For targeted experiments, it might suffice to take less than 10, but ideally 10-20 items, depending on computational time taken for the experiment, but should be sufficient to
- Answer your research question.
- Generate statistics so that you can quantify the uncertainty of results.
An example experiment is given in this blog post.
Benchmarks should include tens to hundreds of items in order to generate robust statistics and cover the diversity of situations the agent is expected to work with in the real world. You want to cover as many of these situations as possible and include multiple cases of each in order to generate robust statistics, not just for the dataset as a whole, but for specific features or elements of the dataset.
Diversity
Prototyping should focus on specific features. Keep it simple.
Targeted experiments should include a diversity of items that is needed to answer your research question. Use your judgement. Increase the size if you feel you need a better measure of the uncertainty of results. Ensure the dataset includes the features that you need to probe or test in your experiment, but don’t overcomplicate it, as you need to be able to interpret and understand the results.
For benchmarks, you want to try to include all of the features that will be present in the real world - or at least enough to demonstrate that the agent can generalise to working with these features. In a perfect scenario, the distribution would mimic the expected distribution of the real world, but that is rarely possible.

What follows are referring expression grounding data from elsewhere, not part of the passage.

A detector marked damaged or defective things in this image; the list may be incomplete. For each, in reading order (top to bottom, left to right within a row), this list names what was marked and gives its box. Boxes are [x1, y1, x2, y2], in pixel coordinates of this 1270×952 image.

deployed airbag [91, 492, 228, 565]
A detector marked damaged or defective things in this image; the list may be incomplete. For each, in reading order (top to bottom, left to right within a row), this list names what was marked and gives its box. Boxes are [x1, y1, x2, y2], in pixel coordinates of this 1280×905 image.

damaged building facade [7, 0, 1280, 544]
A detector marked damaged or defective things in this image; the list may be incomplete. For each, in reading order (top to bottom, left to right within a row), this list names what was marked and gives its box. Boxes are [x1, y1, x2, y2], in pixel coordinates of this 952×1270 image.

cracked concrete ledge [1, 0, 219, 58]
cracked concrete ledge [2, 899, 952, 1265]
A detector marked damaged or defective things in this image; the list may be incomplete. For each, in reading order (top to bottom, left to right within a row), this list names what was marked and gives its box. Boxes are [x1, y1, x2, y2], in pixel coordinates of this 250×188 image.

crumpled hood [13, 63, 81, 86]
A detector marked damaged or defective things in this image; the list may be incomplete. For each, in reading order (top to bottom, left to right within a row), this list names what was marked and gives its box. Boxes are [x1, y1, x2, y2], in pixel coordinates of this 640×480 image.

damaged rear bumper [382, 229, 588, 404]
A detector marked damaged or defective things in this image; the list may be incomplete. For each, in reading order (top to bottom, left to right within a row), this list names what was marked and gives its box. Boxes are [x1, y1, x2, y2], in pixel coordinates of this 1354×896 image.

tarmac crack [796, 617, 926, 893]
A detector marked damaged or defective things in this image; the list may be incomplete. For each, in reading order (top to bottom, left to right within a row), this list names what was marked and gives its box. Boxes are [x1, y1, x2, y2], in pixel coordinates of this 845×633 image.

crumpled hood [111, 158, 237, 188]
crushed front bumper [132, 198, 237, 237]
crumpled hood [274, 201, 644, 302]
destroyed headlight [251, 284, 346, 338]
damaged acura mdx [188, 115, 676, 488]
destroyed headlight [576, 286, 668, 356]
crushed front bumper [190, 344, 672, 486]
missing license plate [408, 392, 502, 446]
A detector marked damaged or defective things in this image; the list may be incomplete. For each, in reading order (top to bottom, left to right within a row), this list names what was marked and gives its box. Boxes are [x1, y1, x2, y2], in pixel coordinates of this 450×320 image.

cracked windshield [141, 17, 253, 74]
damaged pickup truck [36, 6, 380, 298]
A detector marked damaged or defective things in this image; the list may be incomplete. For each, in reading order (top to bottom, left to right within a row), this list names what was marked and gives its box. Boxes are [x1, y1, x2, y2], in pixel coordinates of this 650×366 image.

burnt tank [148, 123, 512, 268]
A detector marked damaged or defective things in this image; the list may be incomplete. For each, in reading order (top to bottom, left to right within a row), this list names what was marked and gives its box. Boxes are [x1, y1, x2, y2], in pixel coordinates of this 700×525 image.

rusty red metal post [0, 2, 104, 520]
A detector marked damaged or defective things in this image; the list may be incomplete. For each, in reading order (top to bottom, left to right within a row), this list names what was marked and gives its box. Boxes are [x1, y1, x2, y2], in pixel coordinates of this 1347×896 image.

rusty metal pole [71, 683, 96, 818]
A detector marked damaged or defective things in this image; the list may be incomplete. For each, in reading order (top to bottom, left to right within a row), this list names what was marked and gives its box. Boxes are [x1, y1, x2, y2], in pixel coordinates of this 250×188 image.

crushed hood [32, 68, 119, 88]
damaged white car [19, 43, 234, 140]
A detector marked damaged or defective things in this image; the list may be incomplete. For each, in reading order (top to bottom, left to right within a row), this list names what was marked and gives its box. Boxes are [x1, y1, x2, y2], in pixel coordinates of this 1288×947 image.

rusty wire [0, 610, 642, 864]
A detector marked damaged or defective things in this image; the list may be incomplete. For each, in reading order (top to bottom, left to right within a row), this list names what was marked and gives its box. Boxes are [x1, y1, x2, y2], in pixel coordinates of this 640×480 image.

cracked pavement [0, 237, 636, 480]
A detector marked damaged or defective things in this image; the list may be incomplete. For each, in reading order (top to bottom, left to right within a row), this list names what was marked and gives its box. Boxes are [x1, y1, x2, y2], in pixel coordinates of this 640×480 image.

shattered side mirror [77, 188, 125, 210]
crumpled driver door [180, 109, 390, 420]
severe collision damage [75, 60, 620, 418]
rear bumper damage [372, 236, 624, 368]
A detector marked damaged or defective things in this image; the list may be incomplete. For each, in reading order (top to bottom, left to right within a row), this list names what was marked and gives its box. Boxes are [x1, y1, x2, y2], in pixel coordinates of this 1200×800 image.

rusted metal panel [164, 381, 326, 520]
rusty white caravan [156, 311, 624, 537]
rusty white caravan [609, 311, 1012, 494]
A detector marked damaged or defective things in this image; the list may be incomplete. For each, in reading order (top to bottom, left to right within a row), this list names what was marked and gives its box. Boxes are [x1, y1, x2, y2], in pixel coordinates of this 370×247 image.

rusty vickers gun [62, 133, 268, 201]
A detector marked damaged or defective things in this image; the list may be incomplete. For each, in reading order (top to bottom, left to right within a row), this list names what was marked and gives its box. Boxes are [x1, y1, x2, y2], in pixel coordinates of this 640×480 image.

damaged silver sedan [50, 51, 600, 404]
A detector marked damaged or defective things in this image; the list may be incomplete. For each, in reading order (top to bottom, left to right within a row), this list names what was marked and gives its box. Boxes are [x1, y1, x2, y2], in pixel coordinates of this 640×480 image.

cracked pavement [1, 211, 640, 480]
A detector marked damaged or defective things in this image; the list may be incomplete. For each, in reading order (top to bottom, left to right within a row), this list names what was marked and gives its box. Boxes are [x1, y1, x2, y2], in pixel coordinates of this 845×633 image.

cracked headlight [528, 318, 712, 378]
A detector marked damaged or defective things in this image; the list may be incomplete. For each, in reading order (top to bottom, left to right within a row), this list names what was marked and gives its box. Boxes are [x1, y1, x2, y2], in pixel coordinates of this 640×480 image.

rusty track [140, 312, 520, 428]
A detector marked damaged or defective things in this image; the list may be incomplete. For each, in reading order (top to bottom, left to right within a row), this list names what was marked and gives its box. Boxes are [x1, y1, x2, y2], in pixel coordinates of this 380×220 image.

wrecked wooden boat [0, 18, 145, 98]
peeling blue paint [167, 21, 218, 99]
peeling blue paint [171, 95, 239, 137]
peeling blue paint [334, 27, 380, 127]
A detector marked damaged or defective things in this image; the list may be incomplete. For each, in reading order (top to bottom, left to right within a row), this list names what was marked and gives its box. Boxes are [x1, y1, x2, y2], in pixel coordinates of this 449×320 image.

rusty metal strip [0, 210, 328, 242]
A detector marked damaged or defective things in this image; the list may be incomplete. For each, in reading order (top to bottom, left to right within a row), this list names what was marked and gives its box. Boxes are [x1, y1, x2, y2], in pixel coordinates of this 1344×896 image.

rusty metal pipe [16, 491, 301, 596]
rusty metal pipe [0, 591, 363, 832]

For experiments, a useful addition is to include failure modes in the dataset - cases where you expect a failure, to ensure it does this correctly, and that the LLM doesn’t do something unexpected. This can also be useful in your benchmark experiments, but in this case be careful when interpreting headline results, as these will skew them, especially any “success” measures.
Conclusion
To conclude we will make gratuitous use of the “rule of three” in storytelling. One: there are three types of datasets that you will likely need when building agents depending on your task: datasets for prototyping, datasets for targeted experiments, and datasets for benchmarking. Two: for any of these, there are three things to take into account when curating a dataset - size, constituency and diversity. How you choose these will depend on the task. Finally three: the test/train split can work differently for building agents if you are not tuning or fitting model weights, so feel free to structure this differently to how you would for a more traditional ML project. Happy tinkering!